Kebijakan ini dirancang untuk menciptakan penghitungan petugas yang lebih akuntabel, sederhana, dan berpihak pada jamaah.
Direktur Jenderal Pelayanan Haji, Ian Heriyawan mengatakan dalam regulasi tersebut, Penyelenggara Ibadah Haji Khusus (PIHK) wajib menyediakan tiga orang petugas apabila memberangkatkan minimal 45 jamaah Haji Khusus.
Ketiga petugas tersebut terdiri atas penanggung jawab PIHK, pembimbing ibadah, dan petugas kesehatan.
“Jika PIHK memberangkatkan minimal 45 jemaah, maka wajib menyediakan tiga petugas. Selanjutnya, setiap penambahan kelipatan 45 jamaah, PIHK dapat mengajukan tambahan tiga petugas dengan komposisi yang sama,” ujar Ian dalam keterangannya di Jakarta, Rabu (7/1/2026).
Dia menegaskan bahwa formula pembagian petugas ini dibuat agar mudah dipahami dan dapat dihitung secara objektif oleh siapa pun.

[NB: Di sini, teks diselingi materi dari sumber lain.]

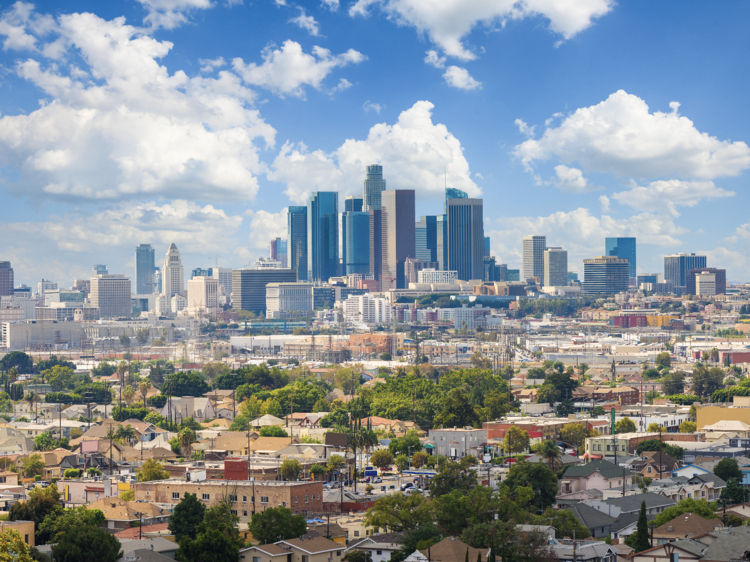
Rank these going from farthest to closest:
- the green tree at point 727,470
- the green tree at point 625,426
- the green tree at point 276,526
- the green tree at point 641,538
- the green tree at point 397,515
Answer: the green tree at point 625,426, the green tree at point 727,470, the green tree at point 397,515, the green tree at point 276,526, the green tree at point 641,538

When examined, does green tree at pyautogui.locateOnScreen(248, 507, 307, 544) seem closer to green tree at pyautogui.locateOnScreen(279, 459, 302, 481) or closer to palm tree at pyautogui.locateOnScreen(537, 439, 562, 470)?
green tree at pyautogui.locateOnScreen(279, 459, 302, 481)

“Formulanya sederhana dan akuntabel. Setiap kelipatan 45 jamaah, jumlah petugas bertambah tiga orang. Tidak ada rumusan yang rumit, dan siapa pun yang menghitung akan mendapatkan angka yang sama,” kata dia.
Sebagai ilustrasi, Ian memaparkan simulasi penghitungan petugas haji khusus berdasarkan formula tersebut:
• 45 jamaah: 3 petugas
• 90 jamaah: 6 petugas
• 135 jamaah: 9 petugas
• 180 jamaah: 12 petugas
Menurutnya, simulasi ini menunjukkan kepastian dan konsistensi penghitungan kebutuhan petugas sesuai jumlah jamaah yang diberangkatkan oleh PIHK.
Selain lebih akuntabel, kebijakan ini juga dinilai memberikan ruang yang lebih besar bagi jamaah. Ian menjelaskan bahwa kuota Haji Khusus secara nasional terbagi antara kuota jamaah haji khusus dan kuota petugas haji khusus.
“Semakin kecil porsi kuota petugas, maka semakin besar kuota yang dapat dimanfaatkan oleh jamaah. Dengan formula ini, pemanfaatan kuota Haji Khusus menjadi lebih optimal dan berpihak kepada jamaah,” kata Ian.
Kemenhaj berharap penerapan formula baru pembagian petugas haji khusus ini dapat meningkatkan kepastian regulasi, kualitas layanan, serta tata kelola penyelenggaraan Haji Khusus yang lebih transparan dan profesional.